Y si esa felicidad, se hace finita, pero muy grande, y potencialmente infinita, entonces esa felicidad, y por medio del Espíritu Santo, adquiere, los nombres, de todas las personas, que habitan, en el Sueño eterno del Reino de los cielos.
Y si esa felicidad, tiende a hacerse mínima, entonces, esa felicidad, adquiere los nombres, de todas las personas, que visionan, a los cielos nocturnos, con sus puntos luminosos (Ondas = Implosión – Explosión = i. Seno @), y sus oscuridades (Partículas = Implosión = Explosión).

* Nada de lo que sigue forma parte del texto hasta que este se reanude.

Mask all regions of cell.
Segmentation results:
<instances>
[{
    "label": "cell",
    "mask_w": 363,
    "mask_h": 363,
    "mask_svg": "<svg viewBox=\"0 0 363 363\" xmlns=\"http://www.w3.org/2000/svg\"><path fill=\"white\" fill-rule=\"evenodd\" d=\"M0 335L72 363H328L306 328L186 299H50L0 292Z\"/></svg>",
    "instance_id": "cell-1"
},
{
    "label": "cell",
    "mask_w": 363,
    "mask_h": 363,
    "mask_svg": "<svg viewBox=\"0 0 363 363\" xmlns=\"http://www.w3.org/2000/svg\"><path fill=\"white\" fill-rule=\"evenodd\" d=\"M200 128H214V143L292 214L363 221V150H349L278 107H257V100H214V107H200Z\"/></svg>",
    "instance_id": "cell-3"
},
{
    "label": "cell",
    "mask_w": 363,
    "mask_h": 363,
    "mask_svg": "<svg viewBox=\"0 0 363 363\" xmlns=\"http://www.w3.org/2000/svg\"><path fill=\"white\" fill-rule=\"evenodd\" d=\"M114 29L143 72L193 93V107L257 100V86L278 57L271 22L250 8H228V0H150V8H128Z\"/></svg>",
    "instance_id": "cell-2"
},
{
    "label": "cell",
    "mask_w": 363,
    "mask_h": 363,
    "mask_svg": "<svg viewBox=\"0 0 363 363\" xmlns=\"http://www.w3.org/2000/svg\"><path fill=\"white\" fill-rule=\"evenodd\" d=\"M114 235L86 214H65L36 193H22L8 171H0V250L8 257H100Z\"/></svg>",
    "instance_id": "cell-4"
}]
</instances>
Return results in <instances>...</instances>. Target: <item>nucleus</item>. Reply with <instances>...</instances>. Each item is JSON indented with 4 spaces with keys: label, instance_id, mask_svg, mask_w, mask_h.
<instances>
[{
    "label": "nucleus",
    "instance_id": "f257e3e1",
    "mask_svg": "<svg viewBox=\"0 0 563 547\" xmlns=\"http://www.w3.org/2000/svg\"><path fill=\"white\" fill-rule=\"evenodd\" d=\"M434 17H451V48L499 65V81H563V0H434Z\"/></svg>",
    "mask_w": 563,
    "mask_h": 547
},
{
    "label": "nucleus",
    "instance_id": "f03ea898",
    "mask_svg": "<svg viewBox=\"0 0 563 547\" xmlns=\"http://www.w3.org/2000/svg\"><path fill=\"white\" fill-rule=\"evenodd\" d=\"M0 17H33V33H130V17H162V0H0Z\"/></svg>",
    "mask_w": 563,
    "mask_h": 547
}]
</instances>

Y si esa felicidad, se hace mínima, entonces, por medio del Espíritu Santo, adquieren, todos los nombres, de todas las personas, que visionan, a la luz plasmática, de las estrellas, en combustión, y los planetas, con sus vigilias, correspondientes.
Es decir:
Espíritu Santo = Las dos fuerzas opuestas, Implosión, y Explosión, por medio de las cuales, la felicidad, puede tender a hacerse infinita (Implosión), y puede tender, a hacerse nula (Explosión), adquiriendo, por tanto, los nombres, de todas las personas, que habitan, dentro de toda la Creación, el Cielo o Hijo, y la Eternidad, o Padre.